Although topiramate is not currently approved for the treatment of alcohol dependence [27
], several randomized double-blind placebo-controlled trials have demonstrated its efficacy in improving drinking behaviour and maintaining abstinence[28
]. Compared to the standard medications approved for alcohol dependence, topiramate has been found to be inferior to disulfiram in terms of days to relapse [31
] and superior to naltrexone in reducing craving [32
] and improving some other critical measures of drinking behaviour [30
]. The precise mechanism of topiramate's favourable action is unclear. It may be that it modulates GABAergic transmission in the central amygdala, a brain region implicated in the regulation of emotionality and alcohol intake [33
]. Also, it has been shown that GABA receptors undergo allosteric modulation by ethanol and mediate the acute and chronic effects of alcohol, including tolerance, dependence and withdrawal [35
]. On the other hand, topiramate enhances the inhibitory function of GABA, antagonizes excitatory glutamate receptors, and inhibits dopamine release [36
Topiramate has been used for the treatment of alcohol dependence in outpatient settings. Doses ranging from 150 to 300 mg/day have shown promising results, in terms of significant improvement in several dependence-related parameters [3
]. However, a major concern has been topiramate's adverse effects, which are prominent especially during the titration period, appear to be dose-related but usually subside with continued treatment [37
]. Thus, the majority of patients who discontinue topiramate treatment, due to its side effects, do so early in treatment. In this line of thought, a key objective of the present study was to establish the efficacy and side effect profile of low-dose topiramate (up to 75 mg/day) that might improve adherence to treatment. In our sample, a considerable proportion (> 10%) of the topiramate augmentation group had some adverse effects, but no significant difference was recorded compared with the control group. However, these adverse effects were tolerable and there were no dropouts from the study. This was probably due to several reasons such as that the initial detoxification took place in an inpatient basis assuring a high compliance with all treatment interventions, that the study population was highly motivated to withdraw from alcohol, and finally that our sample consisted of individuals with relatively high initial withdrawal symptoms who are usually excluded from most studies of outpatient populations.

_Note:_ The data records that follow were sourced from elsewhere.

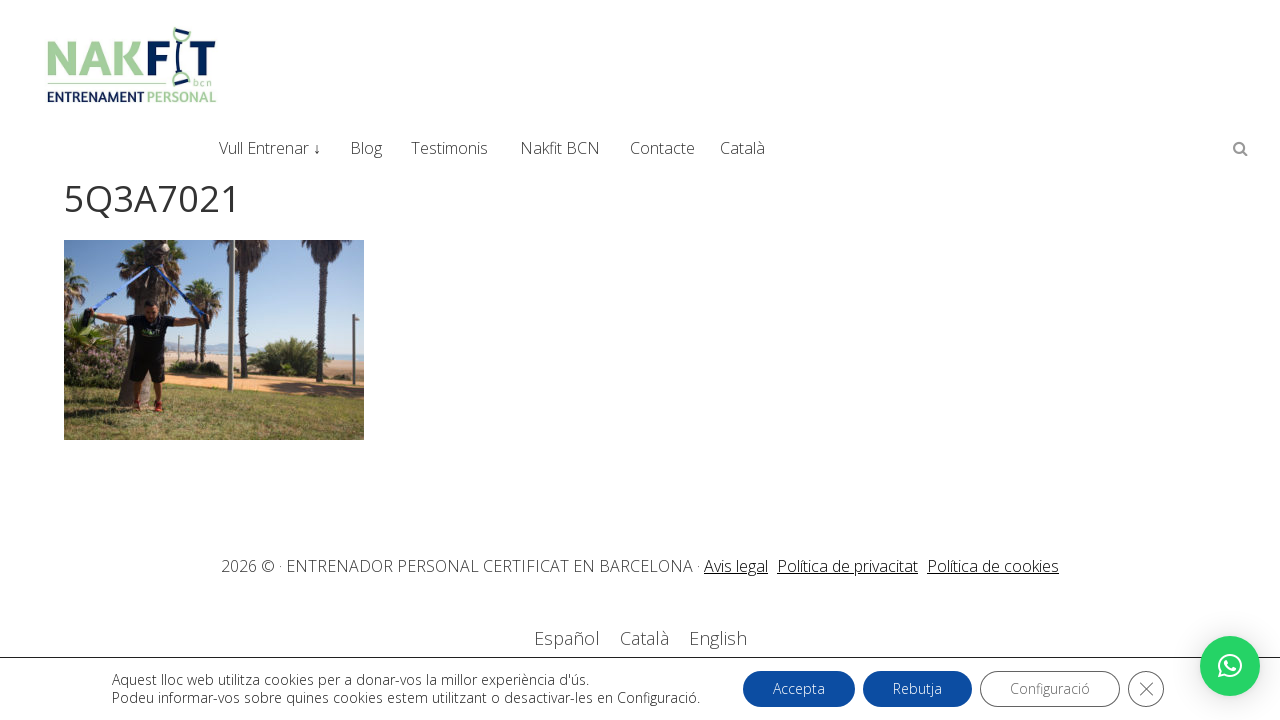

--- FILE ---
content_type: application/javascript
request_url: https://nakfitbcn.com/wp-content/themes/btheme/assets/js/scripts.js?ver=1.2.1
body_size: 436
content:
jQuery(document).ready(function () {

    jQuery("#menu-btn").click(function (e) {
        e.preventDefault();
        jQuery(".site-header").toggleClass('open');
        jQuery("body").toggleClass('noscroll');
    });

    jQuery('.nav-primary').find('.menu-primary').each(function () {
        if (jQuery(this).children().length > 3) {
            jQuery(this).addClass('columns');
        }
    });

    jQuery('body:not(.woocommerce-page) table').each(function (i, e) {
        var headers = [];

        if (jQuery(this).find('tr:nth-child(1) th').length > 0) {
            jQuery(this).find('tr:nth-child(1) th').each(function () {
                var text = jQuery(this).text();
                if (jQuery(this).attr('colspan')) {
                    for (var j = 0; j < jQuery(this).attr('colspan'); j++) {
                        headers.push(text + ':');
                    }
                } else {
                    headers.push(text + ':');
                }
            });
        }
        if (headers.length > 0) {
            jQuery(this).find('tr').each(function (i, e) {
                var colCount = 0;
                jQuery(this).find('td').each(function (i) {
                    jQuery(this).attr('data-title', headers[colCount]);
                    if (jQuery(this).attr('colspan')) {
                        for (var j = 0; j < jQuery(this).attr('colspan'); j++) {
                            colCount++;
                        }
                    } else {
                        colCount++;
                    }
                });
            });
        }
    });

    jQuery(window).resize(function () {
        var h = jQuery('.site-header.fixed').outerHeight();
        if (h > 0) {
            jQuery('.site-inner.fixed').css('padding-top', h + 'px');
        }
    });

    jQuery(window).resize();
});

jQuery(window).scroll(function () {

    var scroll = jQuery(window).scrollTop();
    if (scroll > 0) {
        jQuery(".site-header").addClass("scroll");
    } else {
        jQuery(".site-header").removeClass("scroll");
    }

});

Impulsive and compulsive behaviours play a crucial role in alcohol abuse, craving and relapse [39
]; therefore, medications with anticraving properties have been used for prevention of relapse. Several studies have demonstrated topiramate's efficacy in the management of impulsive, aggressive and self-harmful behaviour [42
], gambling [43
], eating disorders [44
], as well as an adjunct to SSRIs in obsessive-compulsive disorder [45
]. Thus, moderation of impulsivity with consequent minimization of craving might be responsible for the lower rates of relapse in the topiramate augmentation group. Moreover, research has consistently documented a strong association between anxiety and/or symptoms of depression and alcohol abuse; these symptoms usually subside following a few weeks of abstinence [46
]. However, mild anxiety [11
] and minor symptoms of depression may persist for several months and various medicines - including tiagabine [47
], mirtazapine and venlafaxine [12
] - have been used adjunctively to standard alcohol detoxification treatment in order to increase patient compliance and improve treatment outcome [10
]. Through such a collateral beneficial action, topiramate could lead to the more favourable outcome observed in the augmentation group of the present study.

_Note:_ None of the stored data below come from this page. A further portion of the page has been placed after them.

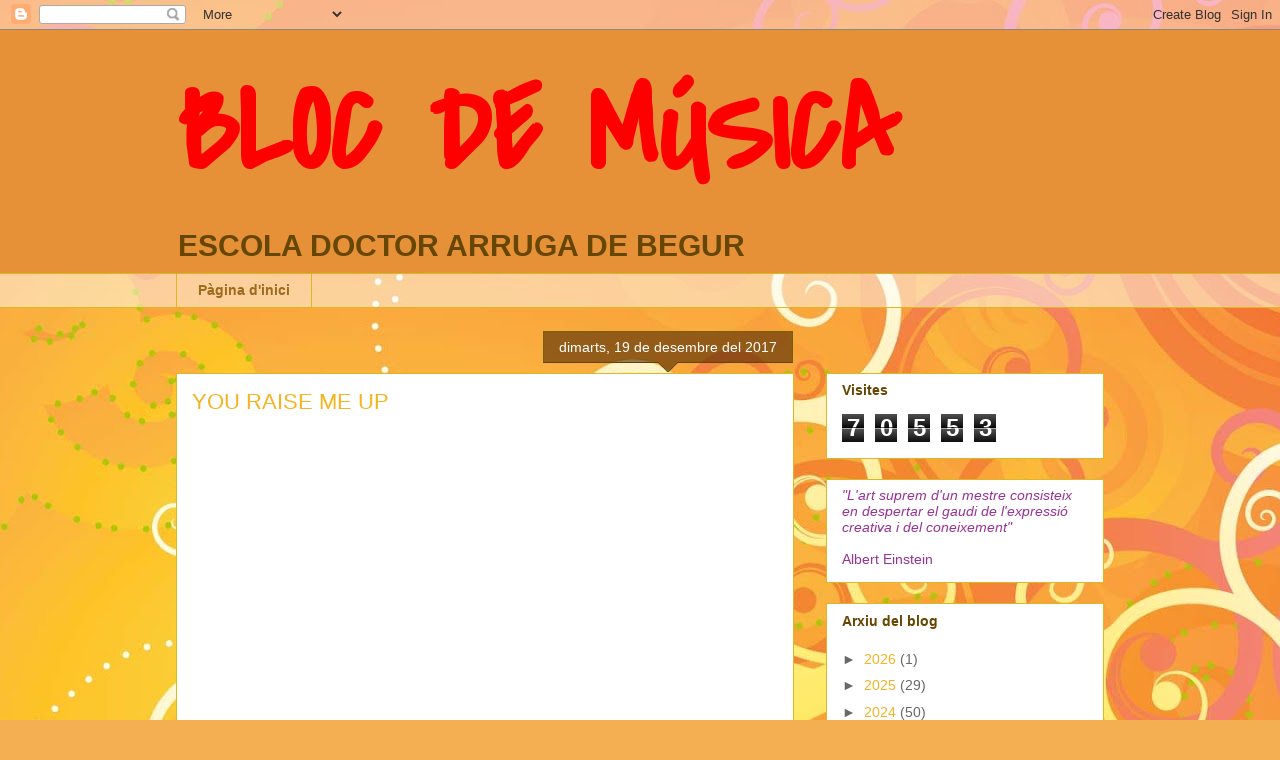

--- FILE ---
content_type: text/html; charset=UTF-8
request_url: https://musicadoctorarruga.blogspot.com/b/stats?style=BLACK_TRANSPARENT&timeRange=ALL_TIME&token=APq4FmB3Cjnf1yW_x0fwL8pM5CCA-GETM8h2jXPv4LQEhrlQ8knp9HerKgU9AeC2-RGocB2Az2y_adb0C3cgTze1p7_46swRPA
body_size: -20
content:
{"total":70553,"sparklineOptions":{"backgroundColor":{"fillOpacity":0.1,"fill":"#000000"},"series":[{"areaOpacity":0.3,"color":"#202020"}]},"sparklineData":[[0,0],[1,2],[2,3],[3,3],[4,2],[5,17],[6,45],[7,55],[8,25],[9,10],[10,73],[11,77],[12,7],[13,3],[14,15],[15,7],[16,13],[17,3],[18,10],[19,28],[20,92],[21,20],[22,35],[23,38],[24,18],[25,12],[26,7],[27,8],[28,5],[29,2]],"nextTickMs":3600000}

The main limitations of the present study are: a) the relatively small sample size, which reduces the statistical significance of our findings, b) the study did not follow a double-blind placebo control design; such a design was not feasible due to the ethical restrictions of our institution, c) assessment of alcohol use during the follow-up period was mostly based on self-reports and periodically cross-checked with an informant and γ-GT measurements, and d) a longer follow-up period would provide important information on the long term efficacy of topiramate in a community setting. Despite the above limitations, our results corroborate previous reports that show the potential usefulness of topiramate in the treatment of alcohol dependence even when administered at low doses.